-------- GIVEN PASSAGE --------
I admit to being guilty of eavesdropping. In my defense, it's hard not to listen attentively when you overhear the bartender of a ritzy hotel say, "While you're in Paris, you absolutely have to see ...." to one of the female guests. Pretending to be absorbed by a message on my iPhone, I inclined my head towards the pair and listened intently as the bartender rhapsodized about the current "Esprit Dior, Miss Dior" exhibition at the Grand Palais. "Brand ambassador Natalie Portman was at the opening with her husband Benjamin Millepied last night" he whispered with a conspiratorial air. When the woman asked for more details, he explained that part of the exhibition includes works by artists who inspired Dior, like Salvador Dalí, Pablo Picasso and Alberto Giacometti, while another section features the work of fifteen female contemporary artists who created large scale works inspired by Miss Dior. The woman agreed that it sounded like a "not-to-be-missed" event.
Hoping that I wouldn't bump into the lady from the hotel bar, I hustled over to the Grand Palais yesterday afternoon and joined the line of people waiting patiently in the rain to see the free exhibition. Fortunately, it wasn't long before we were ushered inside and given a booklet with information about the history of the iconic Miss Dior fragrance and the fifteen female artists whose works are on display.
-------- RECORD EXTRACTS --------
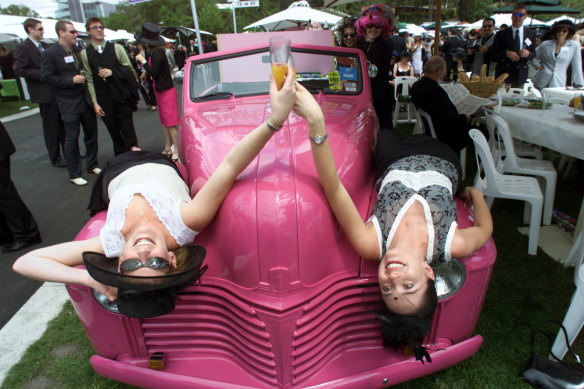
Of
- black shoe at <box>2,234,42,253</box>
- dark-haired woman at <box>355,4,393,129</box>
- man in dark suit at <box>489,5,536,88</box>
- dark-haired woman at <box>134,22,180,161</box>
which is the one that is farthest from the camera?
man in dark suit at <box>489,5,536,88</box>

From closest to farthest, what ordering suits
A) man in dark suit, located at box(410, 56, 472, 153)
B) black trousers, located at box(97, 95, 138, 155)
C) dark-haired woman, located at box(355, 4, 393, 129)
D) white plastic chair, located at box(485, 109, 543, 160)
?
man in dark suit, located at box(410, 56, 472, 153) → white plastic chair, located at box(485, 109, 543, 160) → dark-haired woman, located at box(355, 4, 393, 129) → black trousers, located at box(97, 95, 138, 155)

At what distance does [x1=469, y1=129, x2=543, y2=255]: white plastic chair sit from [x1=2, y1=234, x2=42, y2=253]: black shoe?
392 centimetres

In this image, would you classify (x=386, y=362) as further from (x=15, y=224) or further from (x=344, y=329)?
(x=15, y=224)

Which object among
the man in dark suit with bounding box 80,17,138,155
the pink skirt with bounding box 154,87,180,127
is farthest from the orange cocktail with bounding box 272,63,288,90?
the pink skirt with bounding box 154,87,180,127

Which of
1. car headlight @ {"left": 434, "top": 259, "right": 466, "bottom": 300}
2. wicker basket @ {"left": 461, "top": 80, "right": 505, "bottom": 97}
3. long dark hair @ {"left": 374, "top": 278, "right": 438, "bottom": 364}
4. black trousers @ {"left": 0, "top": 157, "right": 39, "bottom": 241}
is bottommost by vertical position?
black trousers @ {"left": 0, "top": 157, "right": 39, "bottom": 241}

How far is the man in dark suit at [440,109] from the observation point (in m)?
3.80

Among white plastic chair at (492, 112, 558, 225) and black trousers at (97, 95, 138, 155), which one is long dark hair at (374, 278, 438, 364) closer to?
white plastic chair at (492, 112, 558, 225)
--------
TASK INSTRUCTIONS
1. According to the Miss Dior exhibition passage, how many female contemporary artists created large-scale works inspired by Miss Dior?
2. Extend the Miss Dior exhibition passage from its final sentence onward.
The collected data comes from a different source than the Miss Dior exhibition passage.

YOUR WRITTEN ANSWERS
1. Fifteen.

2.
Launched in 1947, the iconic fragrance was named "Miss Dior" after the designer's sister when Catherine Dior suddenly burst into the room where Christian was brainstorming names for his first perfume. In one of those lightbulb moments, Dior knew that he didn't have to look any further when his colleague and muse Mitzah Bricard said, "Ah, here's Miss Dior!" But while the fragrance Miss Dior exudes a seductive air of femininity, Catherine Dior was a member of the French Resistance, or more specifically of a Polish intelligence unit based in France, during World War II. After being arrested for gathering information about German troop movements and weaponry, Catherine was tortured and deported to Ravensbrück women's concentration camp. Two years after she returned to Paris completely emaciated, "Miss Dior" was named after her.
66 years later, Dior's signature fragrance is the subject of a special retrospective exhibition that recounts the story of Miss Dior and delves into the history of the couture house through a presentation of archival documents, photos and Dior couture gowns. Take the bartender's advice and go see this FREE exhibition!
Click here to see the album of photos from the exhibition.
Esprit Dior, Miss Dior (November 13-25, 11:00 am until 8:00 pm)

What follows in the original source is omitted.